The team drew their number from the complete catalog of exoplanet discoveries made by the Kepler Space Telescope from 2009 to 2018. Kepler examined over 150,000 stars, found more than 4,000 candidate exoplanets, and confirmed over 2,800. Scientists have also spent years examining Kepler’s data with a fine-toothed comb, correcting various blips and artifacts to boost confidence that only real and confirmed exoplanets remain.

The team also used data from the European Space Agency’s Gaia project, which mapped the position and brightness of one billion stars, to improve habitable zone estimates.

Previous studies defined the habitable zone with a fixed band of orbital distances. This can be problematic because it doesn’t take into account the varying temperatures of the stars. The habitable zone for the hottest stars will, of course, be different from that around colder stars. This means that you may lose some habitable zone planets and include others that shouldn’t be there.

Combining data from Gaia and Kepler, the team instead defined the habitable zone with the “stream of instellations,” which is a whimsical way of saying how much sunlight actually hits a planet’s surface, rather than orbital distance. This, they say, makes a more accurate estimate.

“We are measuring the true temperature of the planet, regardless of whether it is in the habitable zone or not, for all the planets around all the stars in our sample,” Bryson said. MIT Technology Review.

The document offers a complex range of values ​​with attached confidence levels, error bars, and conservative and optimistic estimates. Conservatively, they predict on average 37 to 60 percent of sun-like stars that have an Earth-like planet in the habitable zone.

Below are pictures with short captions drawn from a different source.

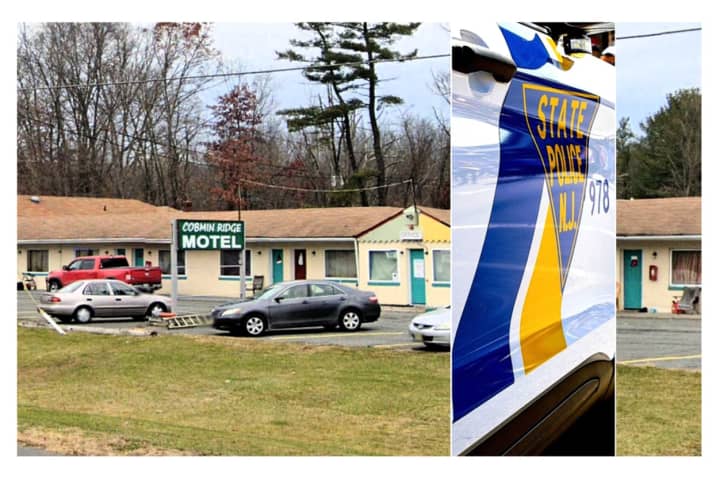 Barricaded Man In NJ Motel Wounds 2 NJ State Troopers With Airsoft Gun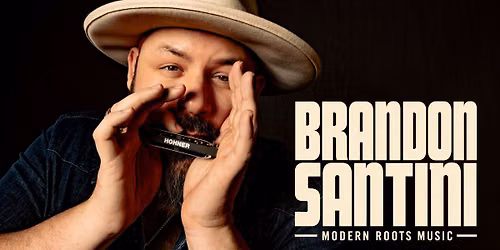 Brandon Santini Live at Pop's Place | Decatur, IL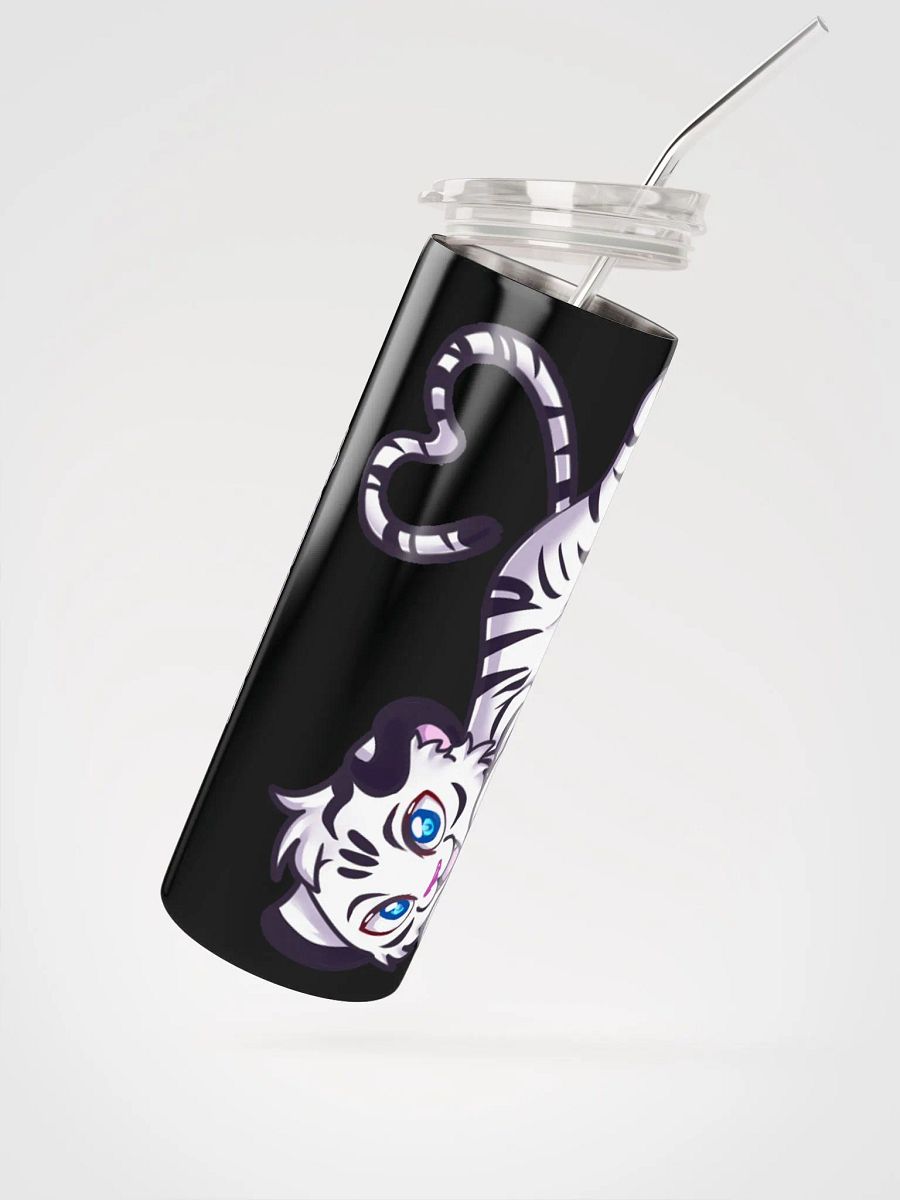 Stainless Steel Tumbler - Byakko White Tiger Edition product image (4)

Optimistically, the balloon average is up to 88% of sun-like stars with a planet in a habitable zone.

Taking the document’s more conservative lower bound, 7 percent of the galaxy’s 4 billion sun-like stars could have an Earth-like planet in the habitable zone. This results in a population of at least 300 million such planets in the Milky Way. With the warp engine and a map, this is a potentially habitable planet for every 26 people in the world. (In fact, 4 of these planets could be within 30 light years of the sun, the closest within 20 light years.)

The key word here is potentially.

This may be our best guess on eta-Earth, but as all addictions should make clear, it will likely be a moving target for years to come. Although the calculation narrows down the uncertainty bands, those bands are still quite wide. Perhaps the biggest contributor to this is the fact that researchers are extrapolating from a very small population of planets.

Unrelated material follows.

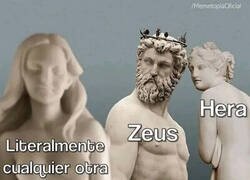 Enlace a Zeus, el pichabrava
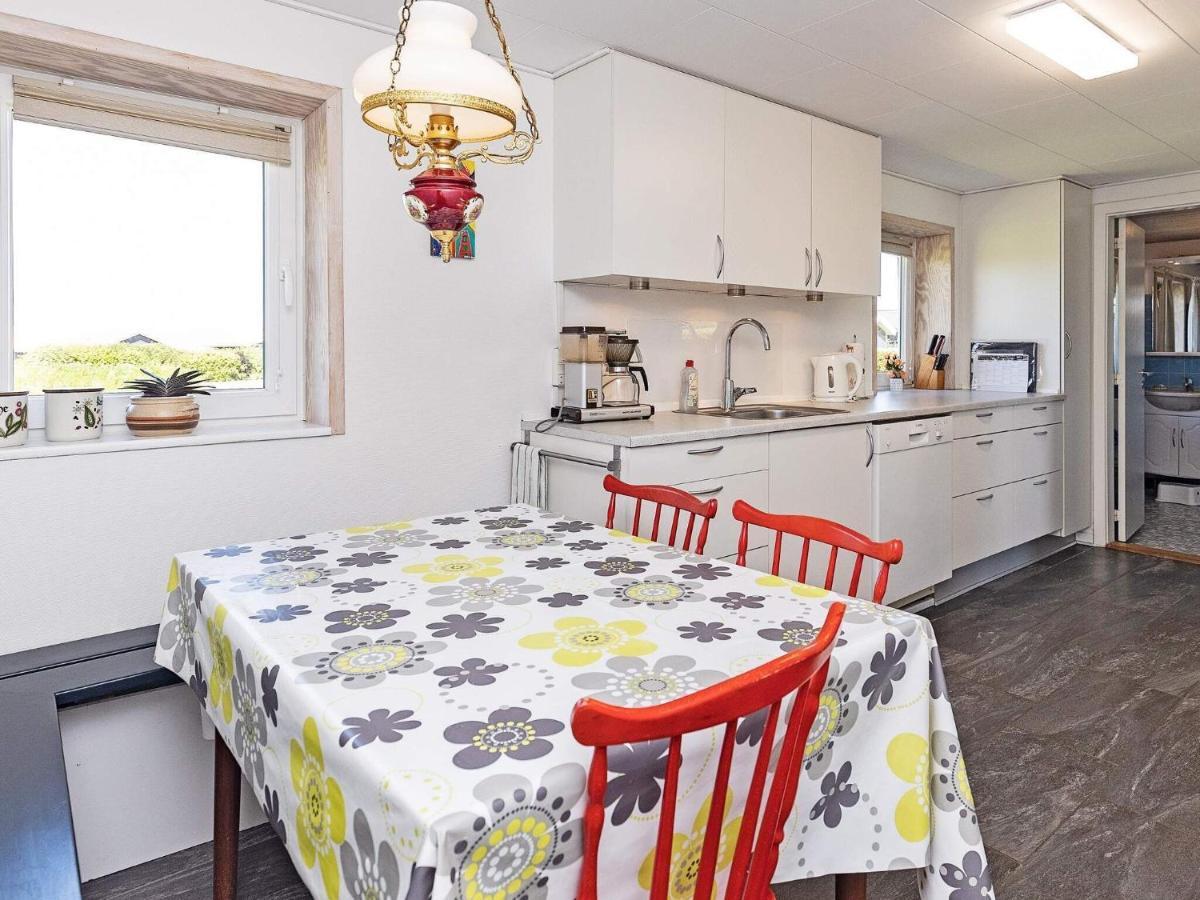 10 Person Holiday Home In Vinderup Eksteriør billede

Further observations should further reduce uncertainty. But even then, the actual conditions on these planets are anyone’s guess. They are too far away to be observed in detail (although the eventual launch of the James Webb Space Telescope could change that in some way).

It’s also worth noting that while sun-like stars make sense as a starting point in our quest for life – the only life we ​​know of is right here in our solar system – other stars are also interesting targets. Smaller, colder, older red dwarfs are much more abundant than sun-like stars. An estimate by the University of California, Courtney Dresser of Berkeley, suggests that one quarter to half of these stars may host planets in the habitable zone. Kepler’s successor, the Transiting Exoplanet Survey Satellite (TESS), will scan the Earth’s neighborhood, where about 75% of the stars are red dwarfs.

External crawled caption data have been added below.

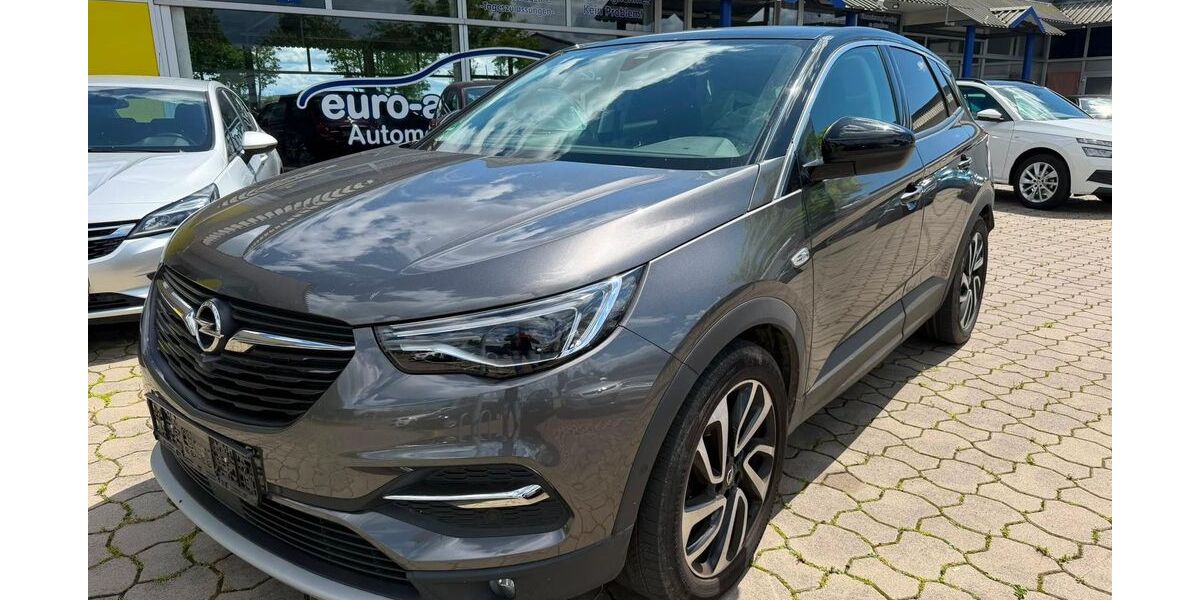 Opel Grandland (X) 45.030 km 17.490 &euro; Gieboldehausen 37434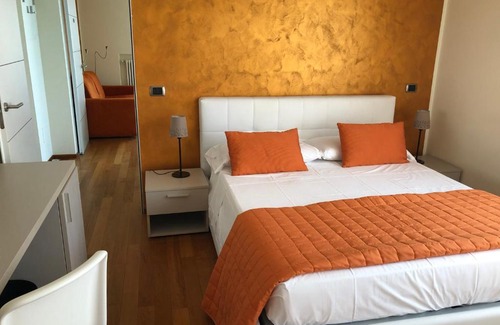 Peschiera del Garda Apartment | Giardino Segreto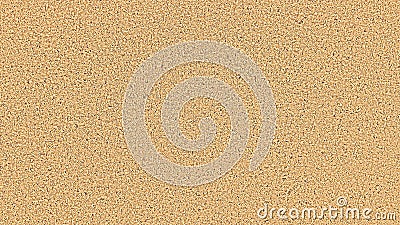 Seamless background of texture surface of pressed cork crumb thermal insulation material Stock Photo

Other discoveries could also broaden our reach. Finding life in the clouds of Venus, the icy methane lakes of Titan or the subterranean ocean of Europa could expand what we call habitable. Perhaps liquid water on the surface is not always needed. Perhaps we will add the moons of the outer solar system to the planets.

Whatever happens, the search for life in the galaxy is about to get interesting. This study suggests that the most basic conditions for life may have occurred hundreds of millions of times in our galaxy alone. By a conservative estimate, that’s still a huge number. And while it may shrink as we learn more, it seems more likely it will grow.

As Carl Sagan said, “If it’s just us, it seems like a terrible waste of space.”